| Excerpts of spatial question data |
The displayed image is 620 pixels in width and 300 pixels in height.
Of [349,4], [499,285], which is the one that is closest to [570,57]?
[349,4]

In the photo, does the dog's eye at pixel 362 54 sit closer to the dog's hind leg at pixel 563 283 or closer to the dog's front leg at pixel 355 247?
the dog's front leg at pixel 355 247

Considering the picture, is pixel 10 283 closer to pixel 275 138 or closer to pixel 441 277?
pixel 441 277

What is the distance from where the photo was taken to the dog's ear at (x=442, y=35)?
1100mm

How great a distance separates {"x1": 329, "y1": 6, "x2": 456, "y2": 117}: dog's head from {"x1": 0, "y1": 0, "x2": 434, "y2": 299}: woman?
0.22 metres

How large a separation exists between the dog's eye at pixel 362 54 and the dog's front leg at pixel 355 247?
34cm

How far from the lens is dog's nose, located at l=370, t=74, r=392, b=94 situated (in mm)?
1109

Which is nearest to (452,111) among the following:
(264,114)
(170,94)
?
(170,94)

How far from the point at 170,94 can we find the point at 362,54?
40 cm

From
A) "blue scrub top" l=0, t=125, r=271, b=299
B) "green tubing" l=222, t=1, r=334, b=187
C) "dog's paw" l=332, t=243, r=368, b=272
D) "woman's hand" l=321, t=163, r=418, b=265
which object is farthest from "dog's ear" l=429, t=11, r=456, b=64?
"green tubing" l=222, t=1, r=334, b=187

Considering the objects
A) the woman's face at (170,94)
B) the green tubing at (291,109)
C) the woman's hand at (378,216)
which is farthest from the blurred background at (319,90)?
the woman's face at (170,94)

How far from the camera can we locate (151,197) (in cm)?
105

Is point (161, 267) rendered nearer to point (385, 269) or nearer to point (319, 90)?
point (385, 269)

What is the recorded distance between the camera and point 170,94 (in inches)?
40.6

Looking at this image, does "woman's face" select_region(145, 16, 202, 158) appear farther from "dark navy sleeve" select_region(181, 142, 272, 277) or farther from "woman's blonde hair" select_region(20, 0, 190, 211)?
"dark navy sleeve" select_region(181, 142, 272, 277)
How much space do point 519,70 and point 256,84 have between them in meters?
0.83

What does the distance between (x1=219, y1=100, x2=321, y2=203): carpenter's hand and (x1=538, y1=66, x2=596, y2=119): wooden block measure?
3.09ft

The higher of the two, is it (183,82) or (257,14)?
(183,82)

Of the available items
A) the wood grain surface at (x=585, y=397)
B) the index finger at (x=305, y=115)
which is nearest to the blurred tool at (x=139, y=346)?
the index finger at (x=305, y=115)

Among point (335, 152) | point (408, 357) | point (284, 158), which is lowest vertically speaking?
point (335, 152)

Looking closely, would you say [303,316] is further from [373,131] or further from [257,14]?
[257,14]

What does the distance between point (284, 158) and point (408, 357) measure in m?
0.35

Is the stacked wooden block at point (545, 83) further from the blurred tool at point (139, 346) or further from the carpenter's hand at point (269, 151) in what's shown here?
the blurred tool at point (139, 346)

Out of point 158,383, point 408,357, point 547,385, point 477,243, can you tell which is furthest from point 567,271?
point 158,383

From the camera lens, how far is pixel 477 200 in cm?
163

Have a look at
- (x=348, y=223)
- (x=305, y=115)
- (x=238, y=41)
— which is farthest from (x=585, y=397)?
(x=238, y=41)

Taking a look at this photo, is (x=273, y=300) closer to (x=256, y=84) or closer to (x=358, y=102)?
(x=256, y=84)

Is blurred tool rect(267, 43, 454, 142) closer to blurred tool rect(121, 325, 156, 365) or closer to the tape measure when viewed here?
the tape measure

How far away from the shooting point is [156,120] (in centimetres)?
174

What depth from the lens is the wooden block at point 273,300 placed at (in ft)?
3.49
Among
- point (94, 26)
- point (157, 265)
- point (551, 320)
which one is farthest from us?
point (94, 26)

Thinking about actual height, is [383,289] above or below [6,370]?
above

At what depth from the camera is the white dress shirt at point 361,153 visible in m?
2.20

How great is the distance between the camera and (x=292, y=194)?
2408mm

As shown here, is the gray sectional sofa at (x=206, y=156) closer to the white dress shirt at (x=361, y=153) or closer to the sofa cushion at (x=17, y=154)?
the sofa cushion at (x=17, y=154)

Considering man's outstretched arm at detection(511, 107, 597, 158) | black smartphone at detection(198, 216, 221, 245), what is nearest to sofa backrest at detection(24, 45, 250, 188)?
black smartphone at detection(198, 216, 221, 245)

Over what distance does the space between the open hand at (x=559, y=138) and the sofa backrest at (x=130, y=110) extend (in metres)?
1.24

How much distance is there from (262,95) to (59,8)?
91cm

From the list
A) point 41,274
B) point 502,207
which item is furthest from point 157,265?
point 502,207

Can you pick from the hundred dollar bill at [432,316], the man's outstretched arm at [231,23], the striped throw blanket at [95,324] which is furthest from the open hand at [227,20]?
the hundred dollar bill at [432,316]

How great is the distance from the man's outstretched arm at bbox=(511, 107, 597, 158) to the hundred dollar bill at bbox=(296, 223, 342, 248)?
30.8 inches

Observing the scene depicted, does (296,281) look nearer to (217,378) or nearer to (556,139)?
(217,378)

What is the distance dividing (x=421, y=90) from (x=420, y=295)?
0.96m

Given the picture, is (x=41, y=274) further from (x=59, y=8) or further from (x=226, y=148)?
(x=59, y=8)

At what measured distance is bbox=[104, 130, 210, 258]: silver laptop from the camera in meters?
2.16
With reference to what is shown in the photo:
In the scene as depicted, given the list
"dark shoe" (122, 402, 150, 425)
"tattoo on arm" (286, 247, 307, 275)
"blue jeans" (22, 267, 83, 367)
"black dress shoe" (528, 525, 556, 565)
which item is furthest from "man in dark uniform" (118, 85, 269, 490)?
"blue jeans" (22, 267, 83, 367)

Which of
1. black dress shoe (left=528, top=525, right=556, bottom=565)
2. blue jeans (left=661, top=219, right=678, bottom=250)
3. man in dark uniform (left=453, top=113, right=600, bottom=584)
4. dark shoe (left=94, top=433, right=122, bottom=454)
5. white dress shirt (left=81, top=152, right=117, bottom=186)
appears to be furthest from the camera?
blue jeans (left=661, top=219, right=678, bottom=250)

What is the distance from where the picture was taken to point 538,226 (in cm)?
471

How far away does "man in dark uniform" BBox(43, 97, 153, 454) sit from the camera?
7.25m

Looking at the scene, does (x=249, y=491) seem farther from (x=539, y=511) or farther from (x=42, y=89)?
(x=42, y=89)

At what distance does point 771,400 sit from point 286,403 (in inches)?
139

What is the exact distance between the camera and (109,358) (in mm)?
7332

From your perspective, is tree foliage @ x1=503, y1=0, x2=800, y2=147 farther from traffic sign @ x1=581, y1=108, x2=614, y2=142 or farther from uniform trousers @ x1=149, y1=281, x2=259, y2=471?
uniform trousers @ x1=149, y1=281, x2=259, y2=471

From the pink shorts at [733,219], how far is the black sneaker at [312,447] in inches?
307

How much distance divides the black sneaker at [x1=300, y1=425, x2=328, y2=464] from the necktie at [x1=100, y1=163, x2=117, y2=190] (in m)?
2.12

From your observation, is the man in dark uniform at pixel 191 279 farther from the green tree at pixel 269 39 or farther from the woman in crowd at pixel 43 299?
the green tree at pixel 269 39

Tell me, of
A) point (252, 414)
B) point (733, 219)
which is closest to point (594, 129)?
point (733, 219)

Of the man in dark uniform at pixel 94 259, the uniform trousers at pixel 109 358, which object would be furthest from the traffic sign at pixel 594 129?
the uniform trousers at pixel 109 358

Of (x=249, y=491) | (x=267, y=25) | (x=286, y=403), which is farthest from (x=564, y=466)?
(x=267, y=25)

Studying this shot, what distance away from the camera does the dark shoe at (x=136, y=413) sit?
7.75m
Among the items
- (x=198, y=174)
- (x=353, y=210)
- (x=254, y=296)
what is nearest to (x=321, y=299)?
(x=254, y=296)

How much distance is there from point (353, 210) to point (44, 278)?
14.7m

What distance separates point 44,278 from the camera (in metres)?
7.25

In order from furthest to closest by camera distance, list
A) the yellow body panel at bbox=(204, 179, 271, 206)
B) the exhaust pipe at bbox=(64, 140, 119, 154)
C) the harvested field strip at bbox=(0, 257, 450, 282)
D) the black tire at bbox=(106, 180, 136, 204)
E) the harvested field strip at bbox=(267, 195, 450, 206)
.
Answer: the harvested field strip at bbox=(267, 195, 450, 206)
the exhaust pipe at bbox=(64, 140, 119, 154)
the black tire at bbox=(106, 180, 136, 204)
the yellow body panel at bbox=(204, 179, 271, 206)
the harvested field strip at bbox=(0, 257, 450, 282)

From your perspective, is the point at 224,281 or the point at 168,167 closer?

| TASK OBJECTIVE |
Write out the lines above, starting at the line that contains "From the pink" and ending with the final line, and nothing else; copy them exactly.

| COMPLETE RESPONSE |
From the pink shorts at [733,219], how far is the black sneaker at [312,447] in inches?
307

How much distance divides the black sneaker at [x1=300, y1=425, x2=328, y2=464] from the necktie at [x1=100, y1=163, x2=117, y2=190] (in m)?
2.12

From your observation, is the man in dark uniform at pixel 191 279 farther from the green tree at pixel 269 39 or farther from the woman in crowd at pixel 43 299?
the green tree at pixel 269 39

Tell me, of
A) point (252, 414)
B) point (733, 219)
which is closest to point (594, 129)?
point (733, 219)

Of the man in dark uniform at pixel 94 259, the uniform trousers at pixel 109 358, which object would be furthest from the traffic sign at pixel 594 129?
the uniform trousers at pixel 109 358

Of (x=249, y=491) | (x=267, y=25) | (x=286, y=403), which is farthest from (x=564, y=466)?
(x=267, y=25)

Studying this shot, what distance away from the camera does the dark shoe at (x=136, y=413) sit?
7.75m
Among the items
- (x=198, y=174)
- (x=353, y=210)
- (x=254, y=296)
what is nearest to (x=321, y=299)?
(x=254, y=296)

How much distance is there from point (353, 210) to point (44, 278)?
14.7m

What distance separates point 44,278 from the camera (in metres)?
7.25

In order from furthest to closest by camera distance, list
A) the yellow body panel at bbox=(204, 179, 271, 206)
B) the exhaust pipe at bbox=(64, 140, 119, 154)
C) the harvested field strip at bbox=(0, 257, 450, 282)
D) the black tire at bbox=(106, 180, 136, 204)
E) the harvested field strip at bbox=(267, 195, 450, 206)
.
Answer: the harvested field strip at bbox=(267, 195, 450, 206)
the exhaust pipe at bbox=(64, 140, 119, 154)
the black tire at bbox=(106, 180, 136, 204)
the yellow body panel at bbox=(204, 179, 271, 206)
the harvested field strip at bbox=(0, 257, 450, 282)

From your perspective, is the point at 224,281 or the point at 168,167 closer?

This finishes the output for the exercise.